Do people actual use Rust for datascience? I mean this literally and not as a snarky retort. I dabble in data science in personal projects but I have little concept of the field in general. Polars seems cool I just haven't seen Rust used as a general purpose datascience language like R or Python which is what an dataframe library seems like it's about. As opposed to running some demanding calculations in C or C++ for performance. It seems like Rust might fit better in the latter, but again, that's not what a dataframe lib suggests to me.
Polars has a python front end, which I have used. All the work happens in Rust but the queries can be specified in python. The data is stored using Apache Arrow format so there is no copy required for the same data to be accessible in both Rust and python.
Oh, that's cool. I did not realize this. I realize this isn't novel but I do not really understand how a library written in one language is used by another - some sort of bindings that the library handles I guess.
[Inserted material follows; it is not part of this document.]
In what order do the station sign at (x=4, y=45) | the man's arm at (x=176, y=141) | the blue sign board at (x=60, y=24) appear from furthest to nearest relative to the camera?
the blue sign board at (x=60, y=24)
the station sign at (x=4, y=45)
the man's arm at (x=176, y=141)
It looks like polars is using PyO3, which are Rust bindings for Python. Python's reference implementation is in C, so I imagine it's interacting with that API [0] through FFI. Common Python extension modules (as these are called) are compiled as dynamically linked libraries and binaries (or compilation instructions) are included in Python wheels.
I don’t think anyone is doing any explorative analytics using rust.
But I do imagine someone out there has a data engineer hat they put on, and starts rewriting Python calls to polars into pure rust code, compiling and then deploying.
I'm working on a project that leans heavily on matrix vectorization and large dirty datasets. I'm not a scientist, though.
Here's how I work.
* Hack together a PoC with python, sed, awk, grep, cut, xsv etc.
* Clean that up, run it on larger sample sets (samples made with said sed/awk/cut etc)
* Attempt to run it on the full dataset.
* Rewrite it in rust.
Step 2 and 3 are hit-or-miss in python. I find it near impossible to do any refactoring without static types and/or tests. And quite often, I'm looking at a run for over an hour to have it crash on that one broken line. Whereas the same happens in the rust version in seconds: crucial for my trial-and-error style of building.
So: Python because I must, rust, as soon as it's clear what I'm going to do.
It supports type hinting. Which helps, but is far from the tool (crutch) that I need when refactoring. Still far too much guessfactoring and not the confident "it compiles. tests are green. it's Friday: let's deploy!" that rust (or java, or even typescript) offer me.
Yes. What's cool is in Rust you have direct access to polars, so you can do all the low level munging and computations (and/or read/write the data to/from arrow directly from rust if need be) in Rust and return dataframes directly to Python. The front end is still Python, of course, but pyo3 makes it pretty trivial.